Enfin, il ne faut pas oublier que pour les attentistes, les maréchalistes, les vichystes, les giraudistes, les collaborateurs et leurs épigones (cela fait, aujourd’hui encore, beaucoup de monde), Moulin n’est qu’un traître. Pour eux, il a trahi doublement la France car, en tant que fonctionnaire d’autorité, il se devait de demeurer, dans le malheur, au service de l’«Etat français» au lieu de le combattre. Mais à leurs yeux, en tant que citoyen, il a également trahi en choisissant de saboter la politique de collaboration prônée par Pétain pour préserver les intérêts et l’avenir de la France!

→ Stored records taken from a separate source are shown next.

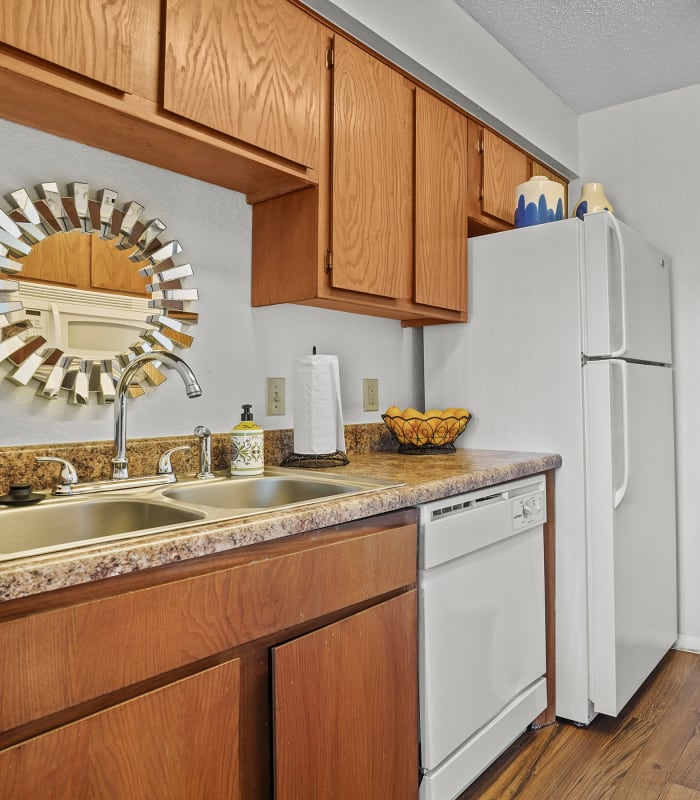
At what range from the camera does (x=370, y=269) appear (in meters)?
1.85

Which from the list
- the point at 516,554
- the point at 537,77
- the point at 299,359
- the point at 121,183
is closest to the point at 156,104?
the point at 121,183

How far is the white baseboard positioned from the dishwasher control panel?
1.24 meters

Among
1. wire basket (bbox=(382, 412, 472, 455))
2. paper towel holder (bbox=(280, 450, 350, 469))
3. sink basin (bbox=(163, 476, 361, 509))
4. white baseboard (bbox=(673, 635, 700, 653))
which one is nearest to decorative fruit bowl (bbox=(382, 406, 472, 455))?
wire basket (bbox=(382, 412, 472, 455))

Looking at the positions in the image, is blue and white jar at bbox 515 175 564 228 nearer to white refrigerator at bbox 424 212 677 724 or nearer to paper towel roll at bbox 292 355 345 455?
white refrigerator at bbox 424 212 677 724

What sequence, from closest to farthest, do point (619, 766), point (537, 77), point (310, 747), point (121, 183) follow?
1. point (310, 747)
2. point (121, 183)
3. point (619, 766)
4. point (537, 77)

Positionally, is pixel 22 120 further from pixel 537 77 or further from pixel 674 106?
pixel 674 106

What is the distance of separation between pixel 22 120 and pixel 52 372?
55 centimetres

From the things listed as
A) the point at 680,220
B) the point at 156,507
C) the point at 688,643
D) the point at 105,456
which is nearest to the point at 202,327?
the point at 105,456

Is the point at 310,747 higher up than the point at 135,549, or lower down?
lower down

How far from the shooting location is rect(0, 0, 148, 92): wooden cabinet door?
1109 mm

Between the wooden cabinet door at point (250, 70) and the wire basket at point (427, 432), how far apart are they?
0.92m

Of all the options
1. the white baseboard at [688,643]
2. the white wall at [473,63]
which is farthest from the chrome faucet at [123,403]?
the white baseboard at [688,643]

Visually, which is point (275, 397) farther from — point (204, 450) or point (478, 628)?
point (478, 628)

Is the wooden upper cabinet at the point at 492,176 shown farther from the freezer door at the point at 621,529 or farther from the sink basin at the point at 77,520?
the sink basin at the point at 77,520
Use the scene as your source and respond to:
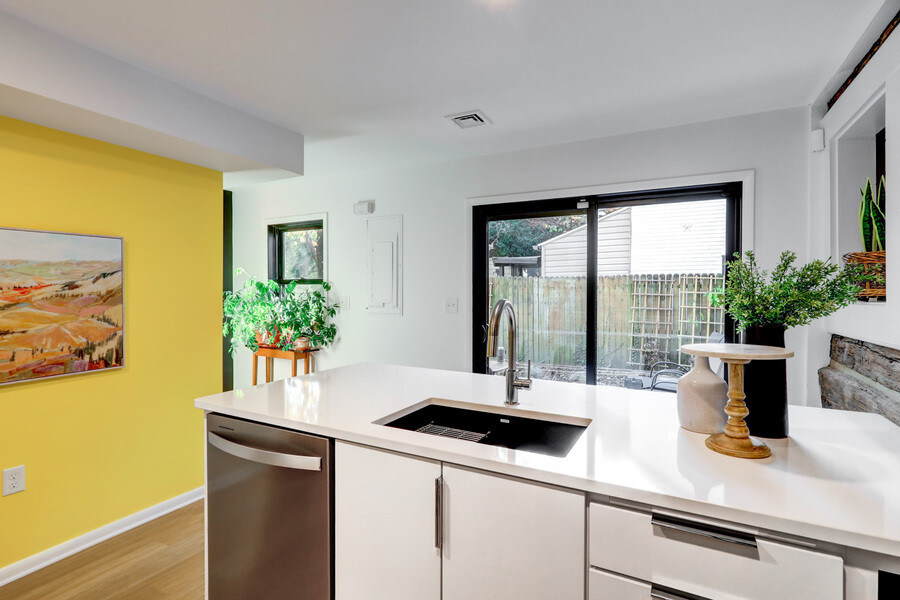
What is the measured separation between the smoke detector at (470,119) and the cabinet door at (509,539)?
216 centimetres

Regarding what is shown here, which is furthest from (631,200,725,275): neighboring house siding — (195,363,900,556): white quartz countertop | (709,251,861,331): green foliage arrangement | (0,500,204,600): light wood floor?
(0,500,204,600): light wood floor

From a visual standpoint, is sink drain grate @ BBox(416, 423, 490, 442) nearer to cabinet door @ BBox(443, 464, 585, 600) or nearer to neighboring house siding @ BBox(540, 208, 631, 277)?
cabinet door @ BBox(443, 464, 585, 600)

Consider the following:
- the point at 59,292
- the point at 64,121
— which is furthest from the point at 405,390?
the point at 64,121

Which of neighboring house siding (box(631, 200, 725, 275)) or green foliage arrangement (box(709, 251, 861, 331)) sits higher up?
neighboring house siding (box(631, 200, 725, 275))

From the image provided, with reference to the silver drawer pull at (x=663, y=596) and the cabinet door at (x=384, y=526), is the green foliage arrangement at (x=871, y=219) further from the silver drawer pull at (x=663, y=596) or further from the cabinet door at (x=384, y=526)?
the cabinet door at (x=384, y=526)

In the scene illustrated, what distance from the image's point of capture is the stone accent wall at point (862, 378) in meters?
1.60

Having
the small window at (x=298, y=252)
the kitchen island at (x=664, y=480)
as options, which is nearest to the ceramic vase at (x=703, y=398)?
the kitchen island at (x=664, y=480)

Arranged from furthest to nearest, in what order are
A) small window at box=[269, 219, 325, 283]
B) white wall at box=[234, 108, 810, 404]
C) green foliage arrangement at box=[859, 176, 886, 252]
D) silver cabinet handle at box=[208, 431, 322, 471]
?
small window at box=[269, 219, 325, 283] → white wall at box=[234, 108, 810, 404] → green foliage arrangement at box=[859, 176, 886, 252] → silver cabinet handle at box=[208, 431, 322, 471]

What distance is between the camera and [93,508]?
2404 mm

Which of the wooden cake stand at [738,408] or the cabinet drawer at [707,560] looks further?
the wooden cake stand at [738,408]

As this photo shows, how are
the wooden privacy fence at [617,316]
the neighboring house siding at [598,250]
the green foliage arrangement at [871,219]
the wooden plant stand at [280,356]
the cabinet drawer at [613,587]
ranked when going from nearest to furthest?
1. the cabinet drawer at [613,587]
2. the green foliage arrangement at [871,219]
3. the wooden privacy fence at [617,316]
4. the neighboring house siding at [598,250]
5. the wooden plant stand at [280,356]

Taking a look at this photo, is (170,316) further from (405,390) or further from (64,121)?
(405,390)

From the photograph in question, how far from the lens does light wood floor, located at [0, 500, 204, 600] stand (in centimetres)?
196

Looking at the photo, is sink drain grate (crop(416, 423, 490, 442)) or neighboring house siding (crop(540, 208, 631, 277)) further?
neighboring house siding (crop(540, 208, 631, 277))
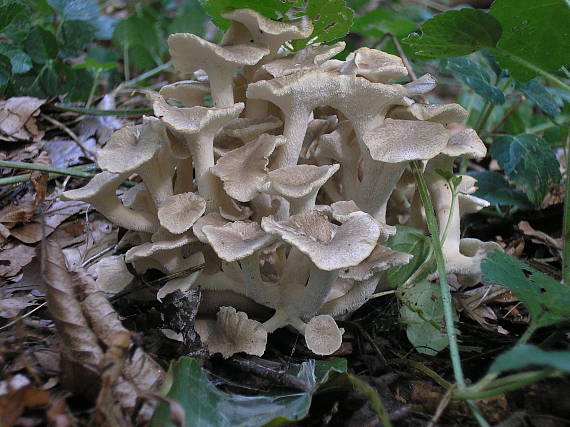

Si l’on ajoute à cette énumération déjà lourde que déshonorer Moulin, c’est déconsidérer indirectement et sans risque la Résistance et de Gaulle, on comprendra que la coalition des rancœurs et des haines cherchera toujours à le détruire. En le calomniant, elle combat les valeurs de la Résistance qui sont celles des droits de l’homme et qui, en dépit de ses vicissitudes, demeure à jamais la dernière page glorieuse et poignante de l’histoire de France.

(*) Qui paraît cette semaine aux éditions Gallimard, 1000p., 195F.

(**) «Jean Moulin, l’inconnu du Panthéon», par Daniel Cordier.Editions Jean-Claude Lattès.Tome 1: « Une ambition pour la République, 1889-1936» (1989).Tome 2 : «Le choix d’un destin, 1936-1940» (1989).Tome3: «De Gaulle, capitale de la Résistance, 1940-1942» (1993).